■ **Document**:

------------------------

AS indicated by `save_strategy='epoch'`, we save the current version of the finetuned model after each epoch.
Further, we set `load_best_model_at_end=True`, which means we want to load the model with the best performance (according to `metric_for_best_model`) after completing all epochs.
To know which model was best, we need ot **save at least 2** models.
Why? After the third epoch, we have already saved two model checkpoints from epoch one and two.
If the model checkpoint from the third might have performed worse than those, we can delete it.
If not, we can delete the worst one among the other two model checkpoints.
So we always only keep two checkpoints at the same time.

callbacks = [EarlyStoppingCallback(early_stopping_patience=3, early_stopping_threshold=0.02)]
Next, we create a [callback](https://huggingface.co/docs/transformers/en/main_classes/callback) that tracks the `metric_for_best_model` metric (the F1 score in the dev set) during finetuning and stops early if 

- the F1 score doesn't improve by more the 2 points (see `early_stopping_threshold`)
- within 3 epochs (see `early_stopping_patience`)

In [None]:
from transformers import EarlyStoppingCallback
callbacks = [EarlyStoppingCallback(early_stopping_patience=3, early_stopping_threshold=0.02)]

Now we can create a `Trainer` instance that handles the fine-tuning and dev split evaluation.

------------------------

■ **Entries**:

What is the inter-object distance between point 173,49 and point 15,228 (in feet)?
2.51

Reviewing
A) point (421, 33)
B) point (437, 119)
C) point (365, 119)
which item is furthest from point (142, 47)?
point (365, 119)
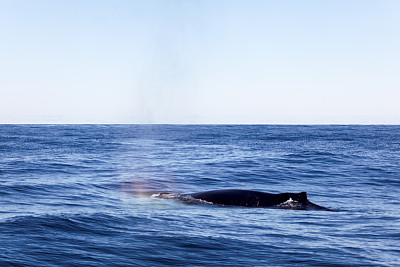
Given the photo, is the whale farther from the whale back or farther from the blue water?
the blue water

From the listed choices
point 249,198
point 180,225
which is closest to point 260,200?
point 249,198

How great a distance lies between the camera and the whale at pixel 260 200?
1439 cm

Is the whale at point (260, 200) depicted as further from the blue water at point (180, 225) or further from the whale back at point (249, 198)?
the blue water at point (180, 225)

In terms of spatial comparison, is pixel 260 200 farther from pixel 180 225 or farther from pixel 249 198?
pixel 180 225

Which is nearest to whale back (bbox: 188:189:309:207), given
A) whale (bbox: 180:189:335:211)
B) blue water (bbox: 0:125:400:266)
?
whale (bbox: 180:189:335:211)

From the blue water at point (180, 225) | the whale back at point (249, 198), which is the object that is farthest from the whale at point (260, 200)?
the blue water at point (180, 225)

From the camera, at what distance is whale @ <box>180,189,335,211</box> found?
47.2 feet

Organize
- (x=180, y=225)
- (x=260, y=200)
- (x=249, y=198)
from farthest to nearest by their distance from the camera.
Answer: (x=249, y=198) < (x=260, y=200) < (x=180, y=225)

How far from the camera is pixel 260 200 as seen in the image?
48.6 ft

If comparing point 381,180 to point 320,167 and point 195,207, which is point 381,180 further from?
point 195,207

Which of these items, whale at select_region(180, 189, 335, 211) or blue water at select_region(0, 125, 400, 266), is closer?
blue water at select_region(0, 125, 400, 266)

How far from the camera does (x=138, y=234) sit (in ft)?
33.3

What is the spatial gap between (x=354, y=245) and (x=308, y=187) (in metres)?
11.6

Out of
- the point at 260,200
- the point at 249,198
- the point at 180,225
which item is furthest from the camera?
the point at 249,198
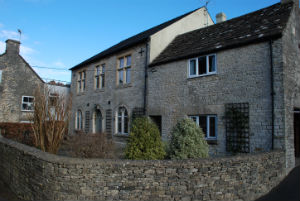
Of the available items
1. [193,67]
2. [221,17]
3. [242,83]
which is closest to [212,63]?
[193,67]

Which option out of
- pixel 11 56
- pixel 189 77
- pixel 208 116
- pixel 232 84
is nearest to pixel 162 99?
pixel 189 77

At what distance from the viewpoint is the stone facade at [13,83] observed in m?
21.2

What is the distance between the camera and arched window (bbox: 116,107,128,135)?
13992 mm

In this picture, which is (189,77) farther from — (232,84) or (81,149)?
(81,149)

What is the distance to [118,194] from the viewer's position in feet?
15.6

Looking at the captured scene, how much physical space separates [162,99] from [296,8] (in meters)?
7.59

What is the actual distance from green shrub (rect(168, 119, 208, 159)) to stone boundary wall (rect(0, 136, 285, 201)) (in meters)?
1.52

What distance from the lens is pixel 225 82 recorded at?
9203 mm

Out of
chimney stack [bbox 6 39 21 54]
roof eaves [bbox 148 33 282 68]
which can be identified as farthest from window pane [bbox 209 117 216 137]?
chimney stack [bbox 6 39 21 54]

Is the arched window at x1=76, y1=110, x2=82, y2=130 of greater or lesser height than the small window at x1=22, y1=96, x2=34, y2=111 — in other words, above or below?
below

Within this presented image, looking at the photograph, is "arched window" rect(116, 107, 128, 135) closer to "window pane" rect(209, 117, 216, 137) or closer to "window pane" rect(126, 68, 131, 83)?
"window pane" rect(126, 68, 131, 83)

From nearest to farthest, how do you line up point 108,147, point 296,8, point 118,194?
point 118,194 → point 108,147 → point 296,8

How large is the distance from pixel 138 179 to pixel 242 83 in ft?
20.2

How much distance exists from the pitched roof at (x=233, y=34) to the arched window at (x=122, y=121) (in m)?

------------------------

■ **Work to do**:
In the fine-tuning walkthrough above, how many model checkpoints are kept at any one time?

■ **Answer**:
Two.